The US consumer price index (CPI) for March will be announced today. It is a notable indicator that is almost decisive for the interest rate outlook of the US FOMC in May. According to the market forecast in advance, the year-on-year growth is expected to slow down sharply from +6.0% in the previous year to +5.1%. On the other hand, core year-on-year growth is expected to be +5.6%, a slight increase from the previous +5.5%. As the overall numbers show a downward trend, the point will be what the core index will be.

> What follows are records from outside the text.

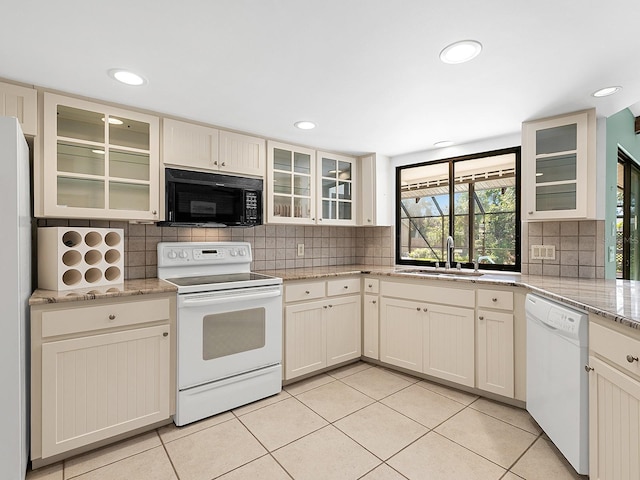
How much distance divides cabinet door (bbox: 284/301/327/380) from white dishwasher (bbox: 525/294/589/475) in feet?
4.96

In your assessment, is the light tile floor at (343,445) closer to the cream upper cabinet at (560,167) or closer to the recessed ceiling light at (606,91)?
the cream upper cabinet at (560,167)

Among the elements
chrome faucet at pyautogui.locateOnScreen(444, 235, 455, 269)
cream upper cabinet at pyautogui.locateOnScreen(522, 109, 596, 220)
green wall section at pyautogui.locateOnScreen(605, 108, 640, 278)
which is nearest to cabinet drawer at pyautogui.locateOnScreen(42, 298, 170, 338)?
chrome faucet at pyautogui.locateOnScreen(444, 235, 455, 269)

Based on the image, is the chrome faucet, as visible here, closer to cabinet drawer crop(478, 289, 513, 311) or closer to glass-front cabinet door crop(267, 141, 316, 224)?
cabinet drawer crop(478, 289, 513, 311)

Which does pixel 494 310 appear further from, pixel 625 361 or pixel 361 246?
pixel 361 246

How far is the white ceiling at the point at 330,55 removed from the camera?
1311 millimetres

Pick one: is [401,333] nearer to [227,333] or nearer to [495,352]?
[495,352]

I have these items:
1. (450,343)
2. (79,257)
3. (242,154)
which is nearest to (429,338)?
(450,343)

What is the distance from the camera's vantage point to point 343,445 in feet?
6.32

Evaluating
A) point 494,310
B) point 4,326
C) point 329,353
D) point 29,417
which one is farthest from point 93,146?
point 494,310

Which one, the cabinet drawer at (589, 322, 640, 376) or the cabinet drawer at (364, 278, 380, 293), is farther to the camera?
the cabinet drawer at (364, 278, 380, 293)

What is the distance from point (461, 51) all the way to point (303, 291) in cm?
194

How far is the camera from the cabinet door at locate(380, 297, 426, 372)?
2797 mm

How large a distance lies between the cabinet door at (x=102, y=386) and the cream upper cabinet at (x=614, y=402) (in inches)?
88.1

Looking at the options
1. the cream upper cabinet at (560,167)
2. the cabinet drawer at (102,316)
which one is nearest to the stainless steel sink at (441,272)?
the cream upper cabinet at (560,167)
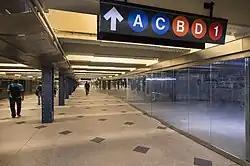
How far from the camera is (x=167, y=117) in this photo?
6.16 meters

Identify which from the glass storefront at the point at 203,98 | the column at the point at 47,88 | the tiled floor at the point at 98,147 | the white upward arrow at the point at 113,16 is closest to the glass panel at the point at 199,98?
the glass storefront at the point at 203,98

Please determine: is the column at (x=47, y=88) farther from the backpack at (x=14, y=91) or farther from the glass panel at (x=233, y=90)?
the glass panel at (x=233, y=90)

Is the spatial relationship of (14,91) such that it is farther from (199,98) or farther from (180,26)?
(199,98)

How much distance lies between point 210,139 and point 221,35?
2551 millimetres

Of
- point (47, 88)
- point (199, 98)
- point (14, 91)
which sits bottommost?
point (199, 98)

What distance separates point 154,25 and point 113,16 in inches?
14.8

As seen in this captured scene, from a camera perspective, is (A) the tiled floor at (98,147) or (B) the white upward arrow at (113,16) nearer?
(B) the white upward arrow at (113,16)

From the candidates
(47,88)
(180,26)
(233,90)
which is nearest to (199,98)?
(233,90)

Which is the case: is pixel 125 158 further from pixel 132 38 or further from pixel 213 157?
pixel 132 38

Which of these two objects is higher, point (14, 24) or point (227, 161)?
point (14, 24)

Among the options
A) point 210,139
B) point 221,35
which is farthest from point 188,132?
point 221,35

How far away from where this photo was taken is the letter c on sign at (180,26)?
1.79m

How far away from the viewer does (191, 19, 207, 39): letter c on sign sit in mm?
1858

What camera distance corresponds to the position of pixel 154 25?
1715 mm
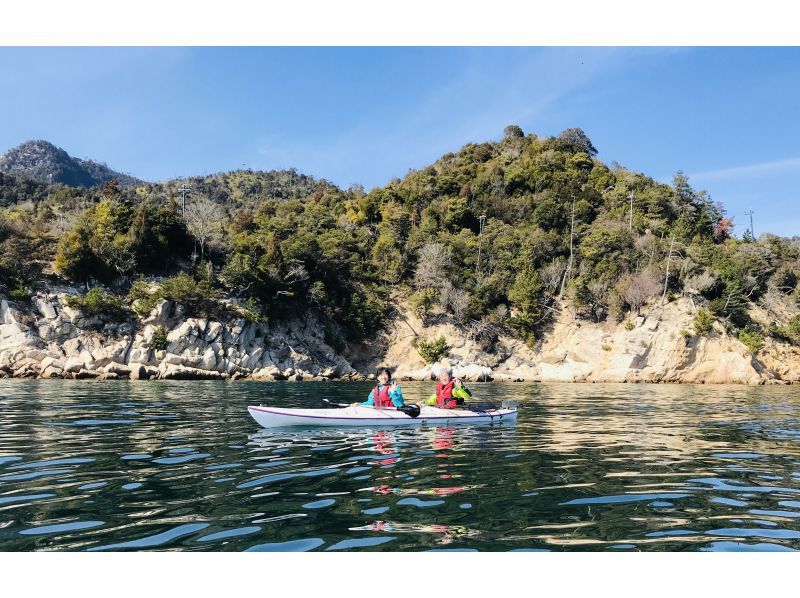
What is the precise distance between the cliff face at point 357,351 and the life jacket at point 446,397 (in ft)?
94.2

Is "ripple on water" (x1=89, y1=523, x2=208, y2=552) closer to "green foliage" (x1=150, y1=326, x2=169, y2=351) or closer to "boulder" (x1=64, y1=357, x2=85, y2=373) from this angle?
"boulder" (x1=64, y1=357, x2=85, y2=373)

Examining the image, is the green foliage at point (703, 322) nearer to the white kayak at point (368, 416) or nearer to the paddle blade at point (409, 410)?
the white kayak at point (368, 416)

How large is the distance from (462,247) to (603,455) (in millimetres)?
51627

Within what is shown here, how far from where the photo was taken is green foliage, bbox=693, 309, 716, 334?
4838 centimetres

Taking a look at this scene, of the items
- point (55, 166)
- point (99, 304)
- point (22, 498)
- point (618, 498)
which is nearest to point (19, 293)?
point (99, 304)

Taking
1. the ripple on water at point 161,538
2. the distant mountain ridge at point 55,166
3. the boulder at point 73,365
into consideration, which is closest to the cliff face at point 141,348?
the boulder at point 73,365

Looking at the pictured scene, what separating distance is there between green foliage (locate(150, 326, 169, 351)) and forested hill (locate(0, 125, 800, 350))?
2539 millimetres

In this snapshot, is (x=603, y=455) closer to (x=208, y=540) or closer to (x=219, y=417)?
(x=208, y=540)

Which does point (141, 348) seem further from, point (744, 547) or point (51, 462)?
point (744, 547)

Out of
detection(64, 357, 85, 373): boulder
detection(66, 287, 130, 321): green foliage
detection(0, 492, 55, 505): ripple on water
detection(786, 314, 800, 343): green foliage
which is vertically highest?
detection(66, 287, 130, 321): green foliage

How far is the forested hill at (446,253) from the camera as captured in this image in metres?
46.2

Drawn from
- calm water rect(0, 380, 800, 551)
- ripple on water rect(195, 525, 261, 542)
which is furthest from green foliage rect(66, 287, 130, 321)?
ripple on water rect(195, 525, 261, 542)

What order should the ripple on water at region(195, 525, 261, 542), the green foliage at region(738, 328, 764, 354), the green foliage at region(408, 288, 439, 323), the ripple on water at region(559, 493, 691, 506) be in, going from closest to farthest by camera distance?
the ripple on water at region(195, 525, 261, 542) → the ripple on water at region(559, 493, 691, 506) → the green foliage at region(738, 328, 764, 354) → the green foliage at region(408, 288, 439, 323)

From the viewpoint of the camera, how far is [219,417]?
57.0ft
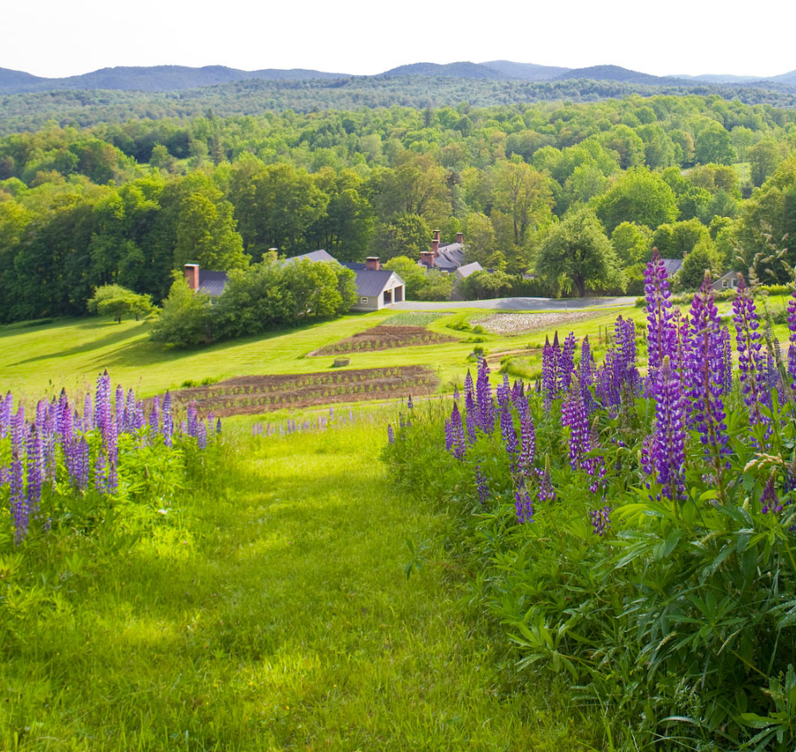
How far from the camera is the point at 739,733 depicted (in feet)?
10.2

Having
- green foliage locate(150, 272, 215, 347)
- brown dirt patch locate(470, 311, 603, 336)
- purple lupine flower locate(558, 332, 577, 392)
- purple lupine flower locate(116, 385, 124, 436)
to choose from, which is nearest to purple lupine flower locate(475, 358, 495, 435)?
purple lupine flower locate(558, 332, 577, 392)

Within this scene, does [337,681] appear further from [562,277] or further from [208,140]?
[208,140]

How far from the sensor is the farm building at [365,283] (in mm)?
67875

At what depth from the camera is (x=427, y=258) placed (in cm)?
8575

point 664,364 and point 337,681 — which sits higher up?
point 664,364

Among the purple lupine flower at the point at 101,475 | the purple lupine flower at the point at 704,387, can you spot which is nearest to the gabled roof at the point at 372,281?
the purple lupine flower at the point at 101,475

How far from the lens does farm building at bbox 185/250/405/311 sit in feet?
223

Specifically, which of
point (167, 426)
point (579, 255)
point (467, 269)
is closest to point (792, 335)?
point (167, 426)

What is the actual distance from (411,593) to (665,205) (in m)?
100

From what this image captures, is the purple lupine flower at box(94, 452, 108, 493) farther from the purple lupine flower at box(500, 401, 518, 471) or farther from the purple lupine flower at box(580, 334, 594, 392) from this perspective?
the purple lupine flower at box(580, 334, 594, 392)

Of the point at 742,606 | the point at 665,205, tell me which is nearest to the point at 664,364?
the point at 742,606

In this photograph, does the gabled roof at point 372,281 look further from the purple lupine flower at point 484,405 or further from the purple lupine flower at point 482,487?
the purple lupine flower at point 482,487

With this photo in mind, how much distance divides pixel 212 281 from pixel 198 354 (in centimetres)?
1930

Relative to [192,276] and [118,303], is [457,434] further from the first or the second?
[118,303]
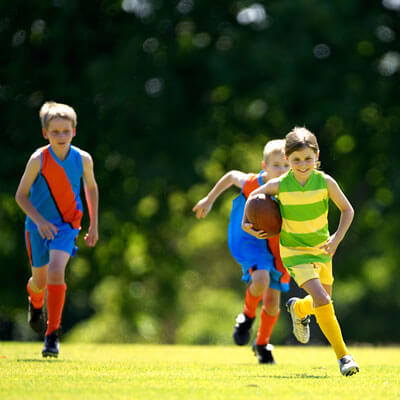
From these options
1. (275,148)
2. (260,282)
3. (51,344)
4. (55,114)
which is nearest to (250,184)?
(275,148)

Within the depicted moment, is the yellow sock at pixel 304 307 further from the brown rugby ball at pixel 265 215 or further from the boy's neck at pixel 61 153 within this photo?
the boy's neck at pixel 61 153

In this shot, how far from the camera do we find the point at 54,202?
790 centimetres

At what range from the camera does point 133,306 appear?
82.1 feet

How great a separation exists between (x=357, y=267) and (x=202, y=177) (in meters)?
8.04

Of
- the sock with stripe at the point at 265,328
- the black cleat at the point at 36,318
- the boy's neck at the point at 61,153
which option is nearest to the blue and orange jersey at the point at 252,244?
the sock with stripe at the point at 265,328

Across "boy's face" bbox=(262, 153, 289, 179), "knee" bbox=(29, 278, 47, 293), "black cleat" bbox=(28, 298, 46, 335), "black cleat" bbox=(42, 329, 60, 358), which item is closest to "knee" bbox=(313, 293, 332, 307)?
"boy's face" bbox=(262, 153, 289, 179)

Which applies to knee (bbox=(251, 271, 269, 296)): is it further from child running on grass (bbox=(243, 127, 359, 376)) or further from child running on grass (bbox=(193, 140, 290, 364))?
child running on grass (bbox=(243, 127, 359, 376))

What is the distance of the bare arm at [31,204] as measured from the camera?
7523 millimetres

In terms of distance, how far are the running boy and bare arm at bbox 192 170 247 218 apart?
3.11 feet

According to the CME FedWatch at this point, a 25bp rate hike is factored in at 69.5% and a 30.5% hold, with no major changes from the previous day.
If the US CPI headline year-on-year change and core year-on-year change show the same trend, whether strong or weak, it is expected to have a strong impact on the market. A strong number would almost confirm a 25bp hike.
On the other hand, what if all the weak numbers come out? It seems that it is necessary to carefully watch how much the market will increase the level of deferred speculation. If it stays at about 50-50, I think there is a good chance that the Fed will raise interest rates one more time, as the Fed said recently. However, it will affect future terminal rate observations.
It is difficult to imagine the market reaction in the event of other mixed results. Although the dollar index has slowed down since March, the 21-day moving average line is holding down the top. Currently, it is in balance. The dollar is likely to find its direction between the recent weak dollar level and the 21st line.
Pay attention to the movement of the USD after the US CPI. I want to follow this flow.